Tuesday, September 10, 2013

Being put up with

Why is it that women are always credited with "putting up" with their husbands? What's so damn great about that?

Here's a metaphor... Imagine you are going for a very long car ride where you have the radio playing the entire time. Now imagine your wife is sitting in the passenger seat "PUTTING UP" with the music. Wouldn't you rather she "SING ALONG" with the music. Her "putting up" with it implies she is (at least) indifferent to it… and very likely dislikes it… but endures it in order to achieve some other benefit

This "other benefit" might be something like "being taken for a car ride". She "puts up" with the music in order to be driven around. But at any point in this process, the driver sheepishly admits he doesn't understand why she puts up with his music, as if being "put up with" represents proof of love, when in fact, being "put up with" is really the location of alienation…. where the music represents the medium of exchange through which one thing is traded for another. In essence… she puts up with him for the ride. But why does he put up with that?

A question the driver might ask is… "Why am I driving around with someone who doesn't value what I value?" Another question the driver might ask (but never does) is… "Why doesn't she ever thank me… for putting up with her putting up with me?" After all, being "put up with" can be kind-of insulting. Imagine you prepare a meal for someone, hoping to give them something delicious… but as they eat  they tell you… "I can put up with this, but only to derive nourishment, because I don't like the way it tastes".

When I was a child, I would want my mother's attention when I performed some activity. I would say, "Mom, watch me"… and she would say, "I see you". But she never actually looked at me very often. Her attention was elsewhere. She "PUT UP" with my constant badgering, and in so doing I eventually came to understand that my activity was not really of interest to her. Yet my urge remained to be actively seen and desired. As a consequence, I continued to insist that my mother look at me, but at some level I felt guilty that I was so needy.
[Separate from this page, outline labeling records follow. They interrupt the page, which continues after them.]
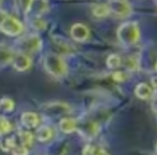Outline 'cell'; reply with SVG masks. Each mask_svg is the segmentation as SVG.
Returning a JSON list of instances; mask_svg holds the SVG:
<instances>
[{
    "label": "cell",
    "instance_id": "obj_1",
    "mask_svg": "<svg viewBox=\"0 0 157 155\" xmlns=\"http://www.w3.org/2000/svg\"><path fill=\"white\" fill-rule=\"evenodd\" d=\"M117 35L119 42L125 47L135 45L140 39V30L138 24L136 21H126L122 24L119 27Z\"/></svg>",
    "mask_w": 157,
    "mask_h": 155
},
{
    "label": "cell",
    "instance_id": "obj_2",
    "mask_svg": "<svg viewBox=\"0 0 157 155\" xmlns=\"http://www.w3.org/2000/svg\"><path fill=\"white\" fill-rule=\"evenodd\" d=\"M44 66H45V70L50 75L57 77V78L64 77L66 75V72H67V68H66L64 60L59 55H56L54 52H49V54L45 55Z\"/></svg>",
    "mask_w": 157,
    "mask_h": 155
},
{
    "label": "cell",
    "instance_id": "obj_3",
    "mask_svg": "<svg viewBox=\"0 0 157 155\" xmlns=\"http://www.w3.org/2000/svg\"><path fill=\"white\" fill-rule=\"evenodd\" d=\"M17 52L28 55L32 52H36L42 48V40L36 34H29L21 37L16 42Z\"/></svg>",
    "mask_w": 157,
    "mask_h": 155
},
{
    "label": "cell",
    "instance_id": "obj_4",
    "mask_svg": "<svg viewBox=\"0 0 157 155\" xmlns=\"http://www.w3.org/2000/svg\"><path fill=\"white\" fill-rule=\"evenodd\" d=\"M0 30L9 37H16L23 32L24 25L14 16L8 15L0 21Z\"/></svg>",
    "mask_w": 157,
    "mask_h": 155
},
{
    "label": "cell",
    "instance_id": "obj_5",
    "mask_svg": "<svg viewBox=\"0 0 157 155\" xmlns=\"http://www.w3.org/2000/svg\"><path fill=\"white\" fill-rule=\"evenodd\" d=\"M110 13L118 17H127L132 14V6L128 1L123 0H117V1H109L108 2Z\"/></svg>",
    "mask_w": 157,
    "mask_h": 155
},
{
    "label": "cell",
    "instance_id": "obj_6",
    "mask_svg": "<svg viewBox=\"0 0 157 155\" xmlns=\"http://www.w3.org/2000/svg\"><path fill=\"white\" fill-rule=\"evenodd\" d=\"M13 68L18 72H24L27 71L31 66V59L28 55L21 54V52H16L13 57L12 60Z\"/></svg>",
    "mask_w": 157,
    "mask_h": 155
},
{
    "label": "cell",
    "instance_id": "obj_7",
    "mask_svg": "<svg viewBox=\"0 0 157 155\" xmlns=\"http://www.w3.org/2000/svg\"><path fill=\"white\" fill-rule=\"evenodd\" d=\"M89 35L90 31L87 26H85L83 24L77 23L73 25L72 29H71V37L76 42H85L89 37Z\"/></svg>",
    "mask_w": 157,
    "mask_h": 155
},
{
    "label": "cell",
    "instance_id": "obj_8",
    "mask_svg": "<svg viewBox=\"0 0 157 155\" xmlns=\"http://www.w3.org/2000/svg\"><path fill=\"white\" fill-rule=\"evenodd\" d=\"M77 130L86 138H93V137H95L98 134L99 126L97 123L92 122V121H88V122L81 123L80 126L78 125Z\"/></svg>",
    "mask_w": 157,
    "mask_h": 155
},
{
    "label": "cell",
    "instance_id": "obj_9",
    "mask_svg": "<svg viewBox=\"0 0 157 155\" xmlns=\"http://www.w3.org/2000/svg\"><path fill=\"white\" fill-rule=\"evenodd\" d=\"M21 122L25 126L26 128H34L39 125L40 123V118L35 112L32 111H27L24 112L21 117Z\"/></svg>",
    "mask_w": 157,
    "mask_h": 155
},
{
    "label": "cell",
    "instance_id": "obj_10",
    "mask_svg": "<svg viewBox=\"0 0 157 155\" xmlns=\"http://www.w3.org/2000/svg\"><path fill=\"white\" fill-rule=\"evenodd\" d=\"M14 52L4 44L0 43V66L6 65L8 63H12Z\"/></svg>",
    "mask_w": 157,
    "mask_h": 155
},
{
    "label": "cell",
    "instance_id": "obj_11",
    "mask_svg": "<svg viewBox=\"0 0 157 155\" xmlns=\"http://www.w3.org/2000/svg\"><path fill=\"white\" fill-rule=\"evenodd\" d=\"M59 127H60V130L63 133L70 134V133L77 130V128H78V122L73 118H63L60 121V123H59Z\"/></svg>",
    "mask_w": 157,
    "mask_h": 155
},
{
    "label": "cell",
    "instance_id": "obj_12",
    "mask_svg": "<svg viewBox=\"0 0 157 155\" xmlns=\"http://www.w3.org/2000/svg\"><path fill=\"white\" fill-rule=\"evenodd\" d=\"M52 135H54V130L47 125H42L40 126L36 130V134H35V137L37 138V140L42 141H48L52 138Z\"/></svg>",
    "mask_w": 157,
    "mask_h": 155
},
{
    "label": "cell",
    "instance_id": "obj_13",
    "mask_svg": "<svg viewBox=\"0 0 157 155\" xmlns=\"http://www.w3.org/2000/svg\"><path fill=\"white\" fill-rule=\"evenodd\" d=\"M135 94H136L137 97H139L141 99H147L152 95V88L147 83H141L135 89Z\"/></svg>",
    "mask_w": 157,
    "mask_h": 155
},
{
    "label": "cell",
    "instance_id": "obj_14",
    "mask_svg": "<svg viewBox=\"0 0 157 155\" xmlns=\"http://www.w3.org/2000/svg\"><path fill=\"white\" fill-rule=\"evenodd\" d=\"M16 136H17V138H18V140L21 141L24 145H26V147H29V145H31L33 143L34 136H33L30 132H28V130H19L16 134Z\"/></svg>",
    "mask_w": 157,
    "mask_h": 155
},
{
    "label": "cell",
    "instance_id": "obj_15",
    "mask_svg": "<svg viewBox=\"0 0 157 155\" xmlns=\"http://www.w3.org/2000/svg\"><path fill=\"white\" fill-rule=\"evenodd\" d=\"M93 15L96 17H105L110 14L109 6L107 3H101V4H95L92 9Z\"/></svg>",
    "mask_w": 157,
    "mask_h": 155
},
{
    "label": "cell",
    "instance_id": "obj_16",
    "mask_svg": "<svg viewBox=\"0 0 157 155\" xmlns=\"http://www.w3.org/2000/svg\"><path fill=\"white\" fill-rule=\"evenodd\" d=\"M11 152H12L13 155H28V153H29L28 147L24 145L23 143L18 140L16 135H15V145H14V147L12 148Z\"/></svg>",
    "mask_w": 157,
    "mask_h": 155
},
{
    "label": "cell",
    "instance_id": "obj_17",
    "mask_svg": "<svg viewBox=\"0 0 157 155\" xmlns=\"http://www.w3.org/2000/svg\"><path fill=\"white\" fill-rule=\"evenodd\" d=\"M106 62H107V66L110 68V70H116V68H118L119 66L121 65V63H122V59H121V57L119 56V55L112 54L108 57L107 61Z\"/></svg>",
    "mask_w": 157,
    "mask_h": 155
},
{
    "label": "cell",
    "instance_id": "obj_18",
    "mask_svg": "<svg viewBox=\"0 0 157 155\" xmlns=\"http://www.w3.org/2000/svg\"><path fill=\"white\" fill-rule=\"evenodd\" d=\"M15 107V104L13 102V99H11L10 97H2L0 99V109L4 112H11L13 111Z\"/></svg>",
    "mask_w": 157,
    "mask_h": 155
},
{
    "label": "cell",
    "instance_id": "obj_19",
    "mask_svg": "<svg viewBox=\"0 0 157 155\" xmlns=\"http://www.w3.org/2000/svg\"><path fill=\"white\" fill-rule=\"evenodd\" d=\"M11 130H12V125H11V123L9 122L8 119L0 116V136L9 133Z\"/></svg>",
    "mask_w": 157,
    "mask_h": 155
},
{
    "label": "cell",
    "instance_id": "obj_20",
    "mask_svg": "<svg viewBox=\"0 0 157 155\" xmlns=\"http://www.w3.org/2000/svg\"><path fill=\"white\" fill-rule=\"evenodd\" d=\"M138 65H139L138 59H137L136 57H134V56L129 57V58H127L125 60V66H126V68H127V70H129V71L137 70Z\"/></svg>",
    "mask_w": 157,
    "mask_h": 155
},
{
    "label": "cell",
    "instance_id": "obj_21",
    "mask_svg": "<svg viewBox=\"0 0 157 155\" xmlns=\"http://www.w3.org/2000/svg\"><path fill=\"white\" fill-rule=\"evenodd\" d=\"M112 78H113V80L118 81V83H122V81L125 80L126 75L122 71H117V72H114L113 74H112Z\"/></svg>",
    "mask_w": 157,
    "mask_h": 155
},
{
    "label": "cell",
    "instance_id": "obj_22",
    "mask_svg": "<svg viewBox=\"0 0 157 155\" xmlns=\"http://www.w3.org/2000/svg\"><path fill=\"white\" fill-rule=\"evenodd\" d=\"M33 21V27L35 28V29H40V30H43L44 28L46 27V23L44 21H42L40 17H35L34 21Z\"/></svg>",
    "mask_w": 157,
    "mask_h": 155
},
{
    "label": "cell",
    "instance_id": "obj_23",
    "mask_svg": "<svg viewBox=\"0 0 157 155\" xmlns=\"http://www.w3.org/2000/svg\"><path fill=\"white\" fill-rule=\"evenodd\" d=\"M95 147L92 145H87L82 150V155H94Z\"/></svg>",
    "mask_w": 157,
    "mask_h": 155
},
{
    "label": "cell",
    "instance_id": "obj_24",
    "mask_svg": "<svg viewBox=\"0 0 157 155\" xmlns=\"http://www.w3.org/2000/svg\"><path fill=\"white\" fill-rule=\"evenodd\" d=\"M94 155H109L107 151H106L104 148L101 147H95V151H94Z\"/></svg>",
    "mask_w": 157,
    "mask_h": 155
},
{
    "label": "cell",
    "instance_id": "obj_25",
    "mask_svg": "<svg viewBox=\"0 0 157 155\" xmlns=\"http://www.w3.org/2000/svg\"><path fill=\"white\" fill-rule=\"evenodd\" d=\"M152 86H153V88H155V90H157V76H154L152 77Z\"/></svg>",
    "mask_w": 157,
    "mask_h": 155
},
{
    "label": "cell",
    "instance_id": "obj_26",
    "mask_svg": "<svg viewBox=\"0 0 157 155\" xmlns=\"http://www.w3.org/2000/svg\"><path fill=\"white\" fill-rule=\"evenodd\" d=\"M153 107H154V109H155L156 111H157V99L153 102Z\"/></svg>",
    "mask_w": 157,
    "mask_h": 155
},
{
    "label": "cell",
    "instance_id": "obj_27",
    "mask_svg": "<svg viewBox=\"0 0 157 155\" xmlns=\"http://www.w3.org/2000/svg\"><path fill=\"white\" fill-rule=\"evenodd\" d=\"M156 70H157V63H156Z\"/></svg>",
    "mask_w": 157,
    "mask_h": 155
},
{
    "label": "cell",
    "instance_id": "obj_28",
    "mask_svg": "<svg viewBox=\"0 0 157 155\" xmlns=\"http://www.w3.org/2000/svg\"><path fill=\"white\" fill-rule=\"evenodd\" d=\"M156 152H157V147H156Z\"/></svg>",
    "mask_w": 157,
    "mask_h": 155
},
{
    "label": "cell",
    "instance_id": "obj_29",
    "mask_svg": "<svg viewBox=\"0 0 157 155\" xmlns=\"http://www.w3.org/2000/svg\"><path fill=\"white\" fill-rule=\"evenodd\" d=\"M156 6H157V1H156Z\"/></svg>",
    "mask_w": 157,
    "mask_h": 155
}]
</instances>
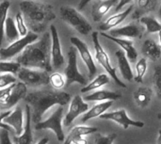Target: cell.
I'll return each mask as SVG.
<instances>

When you feel guilty for being who you are, and when you begin to doubt the meaning of what you're doing…. and when you place your sense of self in the hands of those who simply "put up with you"… and when you desire the love of this parental judge… then being "put up with" becomes equivalent to being loved.

And let's presume we carry this archetypical pattern throughout our lives, in which case we feel pointless as individuals, but loved by those who "put up" with us (i.e., don't care)… and this indifferent lover derives something from us unconnected to what we care about… and we love them for not particularly caring, because we feel rather pointless.